Spread through the infected bite of the mosquitos, Aedes aegypti and Aedes albopictus, the Zika virus has wreaked havoc in certain parts of the world recently. Effects have been especially serious amongst pregnant women and their fetuses, to whom it is believed to cause birth defects. This virus has only been a cause of ill health and life threatening conditions such as microencephaly and brain tumors in babies. That is, until now.
A new treatment for brain tumors?
Scientists are now harvesting the Zika virus and directing it towards destroying cancerous brain stem cells, which are mostly resistant to treatments like radiation and chemotherapy. Dr. Michael Diamond, of the Washington School of Medicine in St. Louis, said, “It looks like there's a silver lining to Zika. This virus that targets cells that are very important for brain growth in babies, we could use that now to target growing tumors”.
A study was conducted that corroborated the same viewpoint as Dr. Diamond. Stem cells from patients diagnosed with malignant tumors of the brain called glioblastomas were removed and infected with two strains of the virus. Results were astonishing as it was shown that the virus successfully killed some of the cancer tissues. Apart from this, there was no noticeable infection in the noncancerous cells! So, how was it possible that such a pathogenic bug was so selective and did not cause disease in the healthy cerebral cells? Although research is still ongoing into this area, scientists suggest that these could be inherent properties of the Zika virus. It has no effect on brain cells but, in the womb of a woman, it infects the neural and progenitor cells leading to brain disease in her progeny whilst leaving the other normal cells unharmed.

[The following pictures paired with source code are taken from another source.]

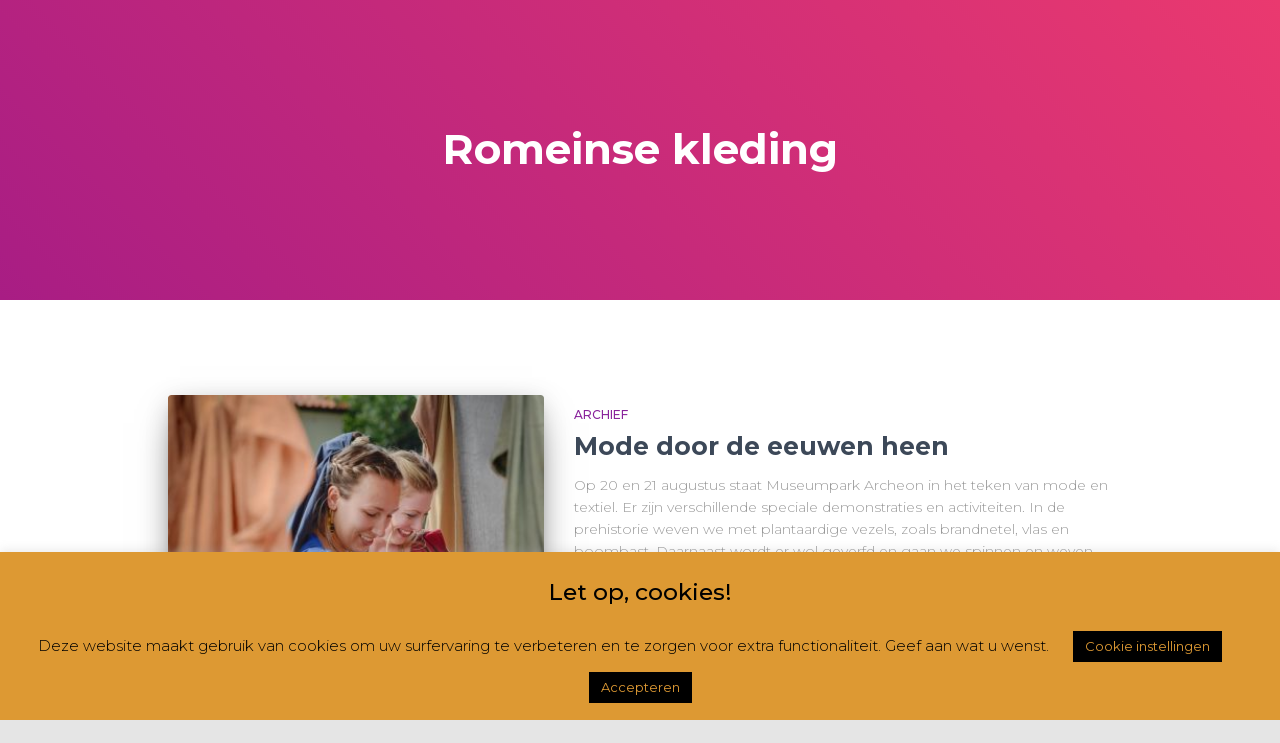

--- FILE ---
content_type: text/css
request_url: https://50vitaalplus.nl/wp-content/uploads/elementor/css/post-13652.css?ver=1767953270
body_size: -55
content:
.elementor-widget-image .widget-image-caption{font-family:var( --e-global-typography-text-font-family ), Sans-serif;font-weight:var( --e-global-typography-text-font-weight );}.elementor-widget-text-editor{font-family:var( --e-global-typography-text-font-family ), Sans-serif;font-weight:var( --e-global-typography-text-font-weight );}.elementor-13652 .elementor-element.elementor-element-06de2c0{--spacer-size:50px;}.elementor-13652 .elementor-element.elementor-element-8cd8177{--spacer-size:32px;}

This prompted further tests, and although human trials are not yet on the radar, the researchers tested the efficacy of the virus in live animals. A control was placed in 15 mice and the virus in 18 mice, and after two weeks, voila, the latter showed smaller-sized tumors compared to the placebo.
Aedes mosquitoes (WebMD)
Breaking new ground
Researchers suggested that combining a traditional treatment along with this Zika-virus-technique could be a groundbreaking therapeutic choice for patients with glioblastoma. In the words of co-author, Dr. Milan Chheda, “We see Zika one day being used in combination with current therapies to eradicate the whole tumor”.
There is tremendous scope and development in this area of health and medicine, and as Dr. Diamond mentioned, “[It] is a first step towards the development of safe and effective strains of Zika virus that could become important tools in neuro-oncology and the treatment of glioblastoma”. But before it can be implemented effectively, several hurdles in the name of health, ethics and testing of the virus need to be crossed.
We will continue the eager wait for a curative Zika virus to enter the market, and in time, hope for a complete elimination of its harmful effects on living beings. It certainly looks as though in this case, every cloud does indeed have a silver lining!